Nurses and midwives’ pay held to ransom by Healthscope

Australian Nursing and Midwifery Federation (Victorian Branch) 3 mins read

ANMF (Vic Branch) has today applied for a protected industrial action ballot order after Healthscope largely rejected ANMF’s latest reasonable enterprise bargaining proposal, which would result in market comparable wages and conditions for nurses and midwives employed in Healthscope’s 13 Victorian facilities. 

ANMF is seeking the following wage increases, over the life of the agreement:

·       1 July 2025 – increase of 4.25%

·       1 October 2025 – increase of 3.5%

·       1 July 2026 – increase of 4%

·       1 July 2027 – increase of 5%

In addition, it appears that Healthscope will now only proceed with finalising the enterprise agreement in a timely way if a new salary packaging clause (which would result in nurses and midwives receiving only a fraction of any benefit) is included in the enterprise agreement. This is despite this matter not being discussed at any stage of negotiations.

This means that improvements to nurses and midwives’ pay and conditions are being held to ransom until they agree that the unprecedented salary packaging arrangements can go ahead.

ANMF members have been asked by Healthscope management to support the creation of a not-for-profit entity – PurposeCo – as a means of keeping as many of Healthscope’s current 37 facilities within the one organisation as possible. If accepted by employees, Healthscope will receive the considerable majority (up to 90 per cent) of staff salary packaging benefits to support operational costs, including servicing corporate debt.

Allowing an employer to use an employee benefit to support the usual costs of business has never been considered in Victoria. ANMF (Vic Branch) has never considered it appropriate to bargain away nurses and midwives’ salary packaging benefit – especially with no guarantee that jobs will be saved and no tangible demonstration of a greater focus on patient care (such as provision of nurse/midwife patient ratios). It is unclear what ANMF members and the community gain in return, particularly given Healthscope have provided no commitments to the continued operation of Victorian facilities.

Healthscope’s rejection of the ANMF proposal means that rates of pay, which are already significantly behind industry standard, will continue to be behind all comparable employers, including St Vincent’s Private Hospitals, St John of God and Epworth (all of which also provide the full benefit of salary packaging) throughout 2025 and 2026, and will be approximately 1 per cent behind by mid-2027.

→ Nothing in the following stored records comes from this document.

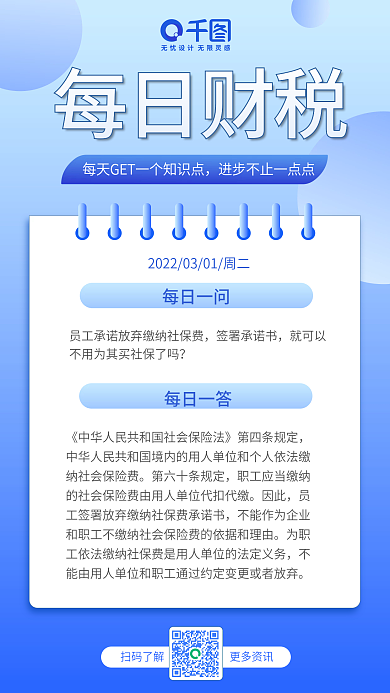 千图
无忧设计 无限灵感

每日财税

每天GET一个知识点，进步不止一点点

2022/03/01/周二

每日一问

员工承诺放弃缴纳社保费，签署承诺书，就可以不用为其买社保了吗？

每日一答

《中华人民共和国社会保险法》第四条规定，中华人民共和国境内的用人单位和个人依法缴纳社会保险费。第六十条规定，职工应当缴纳的社会保险费由用人单位代扣代缴。因此，员工签署放弃缴纳社保费承诺书，不能作为企业和职工不缴纳社会保险费的依据和理由。为职工依法缴纳社保费是用人单位的法定义务，不能由用人单位和职工通过约定变更或者放弃。

扫码了解

更多资讯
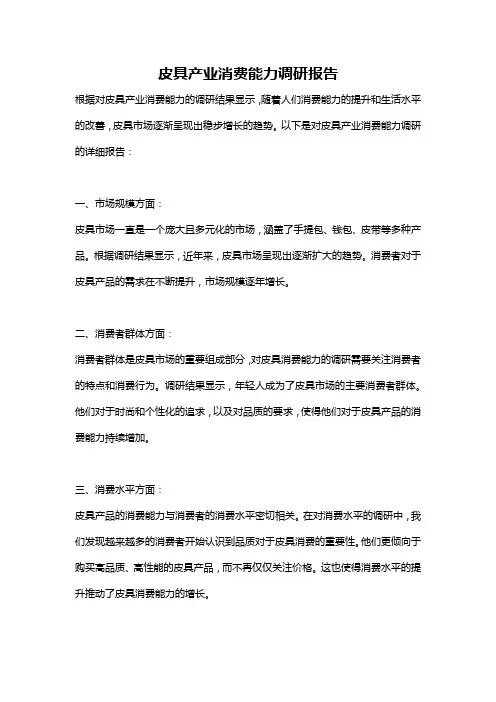 皮具产业消费能力调研报告

根据对皮具产业消费能力的调研结果显示，随着人们消费能力的提升和生活水平的改善，皮具市场逐渐呈现出稳步增长的趋势。以下是对皮具产业消费能力调研的详细报告：

一、市场规模方面：

皮具市场一直是一个庞大且多元化的市场，涵盖了手提包、钱包、皮带等多种产品。根据调研结果显示，近年来，皮具市场呈现出逐渐扩大的趋势。消费者对于皮具产品的需求在不断提升，市场规模逐年增长。

二、消费者群体方面：

消费者群体是皮具市场的重要组成部分，对皮具消费能力的调研需要关注消费者的特点和消费行为。调研结果显示，年轻人成为了皮具市场的主要消费者群体。他们对于时尚和个性化的追求，以及对品质的要求，使得他们对于皮具产品的消费能力持续增加。

三、消费水平方面：

皮具产品的消费能力与消费者的消费水平密切相关。在对消费水平的调研中，我们发现越来越多的消费者开始认识到品质对于皮具消费的重要性。他们更倾向于购买高品质、高性能的皮具产品，而不再仅仅关注价格。这也使得消费水平的提升推动了皮具消费能力的增长。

It will also lock nurses and midwives out of another wage increase until mid-2028, by which point Healthscope rates of pay will be at least 10 per cent less than public sector rates of pay.

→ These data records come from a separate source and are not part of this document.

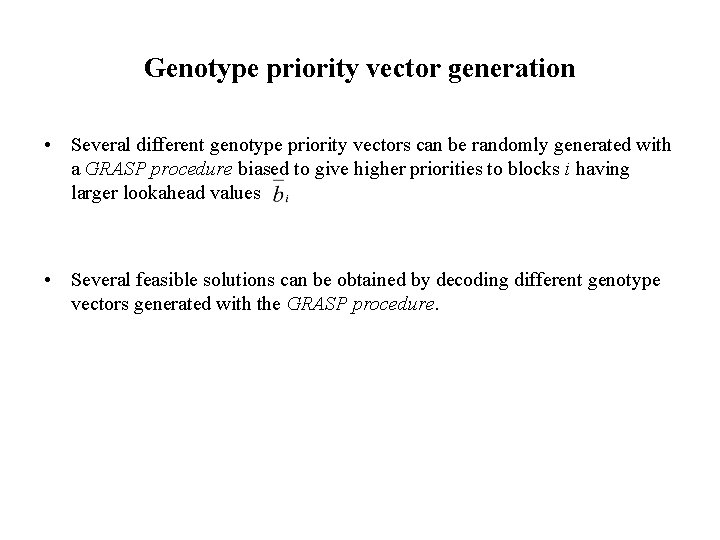 Genotype priority vector generation

• Several different genotype priority vectors can be randomly generated with a GRASP procedure biased to give higher priorities to blocks i having larger lookahead values $\bar{b}_i$

• Several feasible solutions can be obtained by decoding different genotype vectors generated with the GRASP procedure.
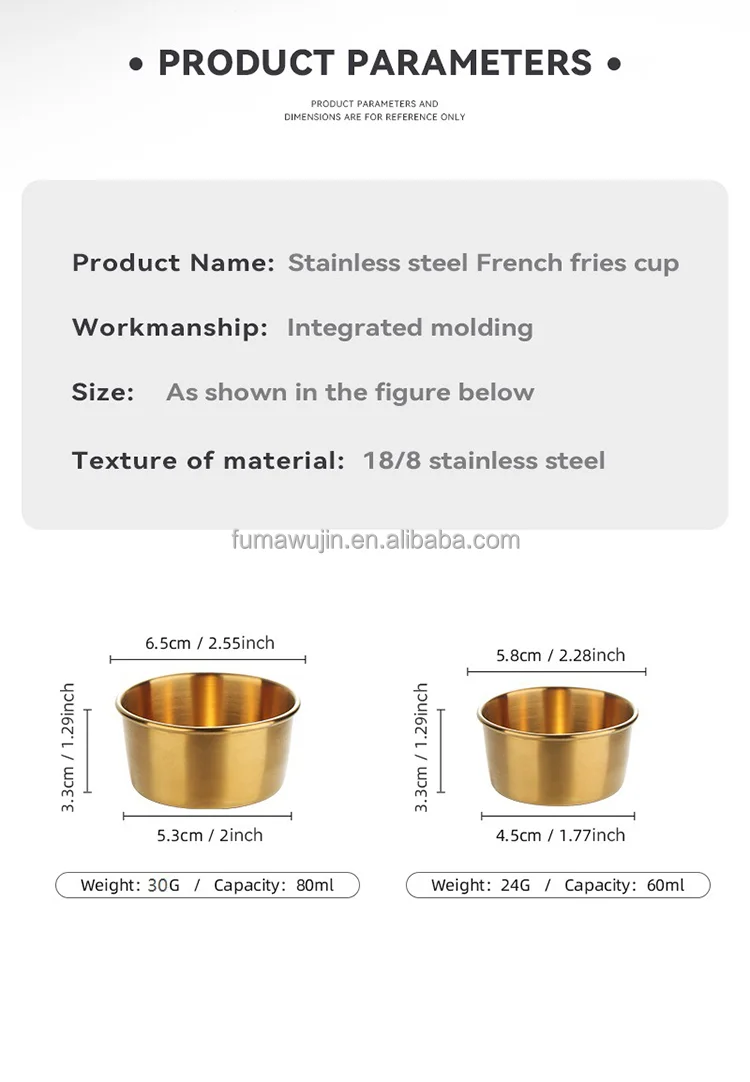 • PRODUCT PARAMETERS •

PRODUCT PARAMETERS AND DIMENSIONS ARE FOR REFERENCE ONLY

Product Name: Stainless steel French fries cup

Workmanship: Integrated molding

Size: As shown in the figure below

Texture of material: 18/8 stainless steel

fumawujin.en.alibaba.com

6.5cm / 2.55inch

3.3cm / 1.29inch

5.3cm / 2inch

Weight: 30G / Capacity: 80ml

5.8cm / 2.28inch

3.3cm / 1.29inch

4.5cm / 1.77inch

Weight: 24G / Capacity: 60ml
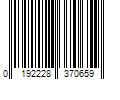 0 192228 370659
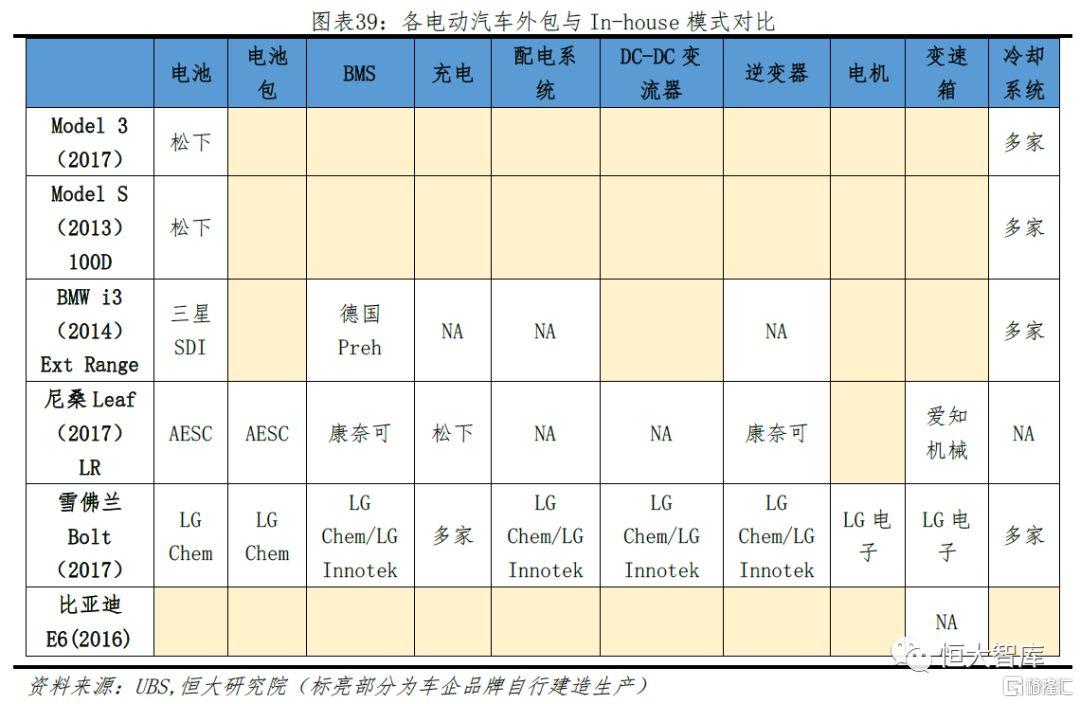 图表39：各电动汽车外包与 In-house 模式对比

| | 电池 | 电池包 | BMS | 充电 | 配电系统 | DC-DC 变流器 | 逆变器 | 电机 | 变速箱 | 冷却系统 |
|---|---|---|---|---|---|---|---|---|---|---|
| Model 3 (2017) | 松下 | | | | | | | | | 多家 |
| Model S (2013) 100D | 松下 | | | | | | | | | 多家 |
| BMW i3 (2014) Ext Range | 三星 SDI | | 德国 Preh | NA | NA | | NA | | | 多家 |
| 尼桑 Leaf (2017) LR | AESC | AESC | 康奈可 | 松下 | NA | NA | 康奈可 | | 爱知机械 | NA |
| 雪佛兰 Bolt (2017) | LG Chem | LG Chem | LG Chem/LG Innotek | 多家 | LG Chem/LG Innotek | LG Chem/LG Innotek | LG Chem/LG Innotek | LG 电子 | LG 电子 | 多家 |
| 比亚迪 E6(2016) | | | | | | | | | NA | |

资料来源：UBS，恒大研究院（标亮部分为车企品牌自行建造生产）

恒大智库

格隆汇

ANMF lodged a bargaining dispute with the Fair Work Commission today to gain assistance in the resolution of the enterprise agreement negotiations.

‘It beggars belief that Healthscope think nurses and midwives should be sacrificing their entitlements to help bail them out when they are in financial strife because of the reckless pursuit of profit by private equity. The onus is on Healthscope,’ ANMF (Vic Branch) Secretary Maddy Harradence said.

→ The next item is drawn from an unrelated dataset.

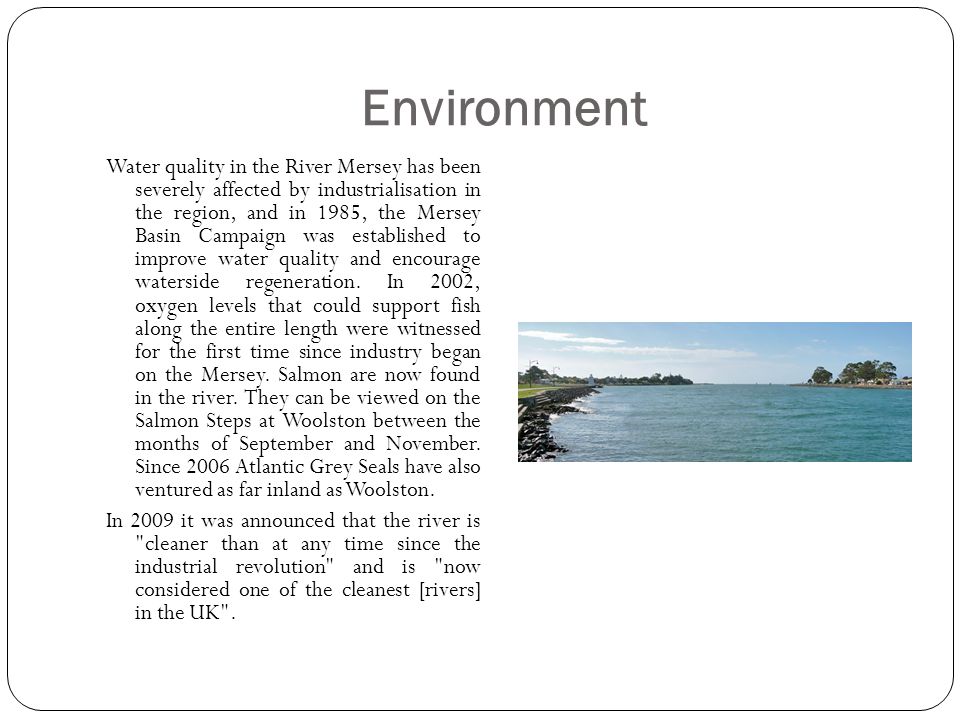 Environment

Water quality in the River Mersey has been severely affected by industrialisation in the region, and in 1985, the Mersey Basin Campaign was established to improve water quality and encourage waterside regeneration. In 2002, oxygen levels that could support fish along the entire length were witnessed for the first time since industry began on the Mersey. Salmon are now found in the river. They can be viewed on the Salmon Steps at Woolston between the months of September and November. Since 2006 Atlantic Grey Seals have also ventured as far inland as Woolston.

In 2009 it was announced that the river is "cleaner than at any time since the industrial revolution" and is "now considered one of the cleanest [rivers] in the UK".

‘Healthscope nurses and midwives, who keep showing up to work and caring for patients while they face job uncertainty, deserve a fair and reasonable enterprise agreement without having to compromise any entitlement to salary packaging to achieve it. No other Victorian nurse or midwife has been asked to do so.’

 ANMF members have unanimously voted to direct ANMF to the Fair Work Commission to apply for a protected industrial action ballot.

 


About us:

The ANMF (Vic Branch) has over 111,000 members – nurses, midwives and aged care personal care workers – across the Victorian health and aged care sectors.